This text also includes previously unpublished photographs taken by our contacts in Almaty.

The following sources should serve to debunk any facile misrepresentations of the uprising from the authorities in Kazakhstan, Russia, or the United States—or their misguided supporters.

To those who spread conspiracy theories about the United States attempting to stage-manage a “color revolution” in Kazakhstan, we must point out that the protests began in response to the government canceling its subsidy on gas, which is produced under a profitable state monopoly in Kazakhstan. Those who defend the governments of Kazakhstan and Russia are defending repressive forces that are imposing neoliberal austerity measures upon exploited workers in an extraction-based economy. The honorable place for all who genuinely oppose capitalism is at the side of ordinary workers and other rebels who stand up to the ruling class, not supporting the governments who claim to represent protesters while gunning them down and imprisoning them.

This is not to say that the clashes in Kazakhstan represent a unified anti-capitalist struggle, or for that matter a labor movement. The most credible accounts of the composition of the protests acknowledge that there have been a wide range of different participants utilizing different tactics to pursue different agendas. Of course, if we are sympathetic to workers who protest against the rising cost of living, we can also understand why the unemployed and marginalized might engage in looting.

■ **EXERCISE INSTRUCTIONS**:
1. According to the passage on the Kazakhstan protests, what set off the protests?
2. Sum up the passage on the Kazakhstan protests in two sentences.
3. Put this sentence from the passage on the Kazakhstan protests into Spanish: "This is not to say that the clashes in Kazakhstan represent a unified anti-capitalist struggle, or for that matter a labor movement."

■ **SOURCE DATA**:
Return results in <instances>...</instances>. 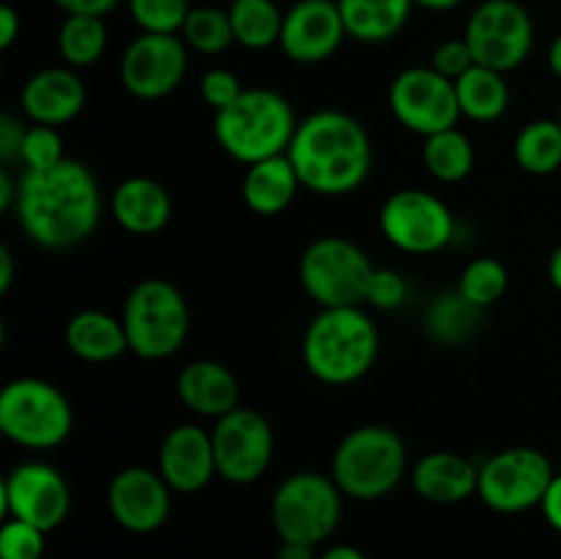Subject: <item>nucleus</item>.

■ **ANSWERS TO THE EXERCISES**:
1. The government canceled its subsidy on gas.

2. The passage rejects claims that the United States staged a "color revolution" in Kazakhstan, noting that the protests began when the government canceled its gas subsidy, and it urges opponents of capitalism to side with workers and rebels rather than with the governments of Kazakhstan and Russia. It also grants that the unrest was not a unified anti-capitalist or labor movement, since many different participants used different tactics for different aims.

3. Esto no quiere decir que los enfrentamientos en Kazajistán representen una lucha anticapitalista unificada, ni tampoco un movimiento obrero.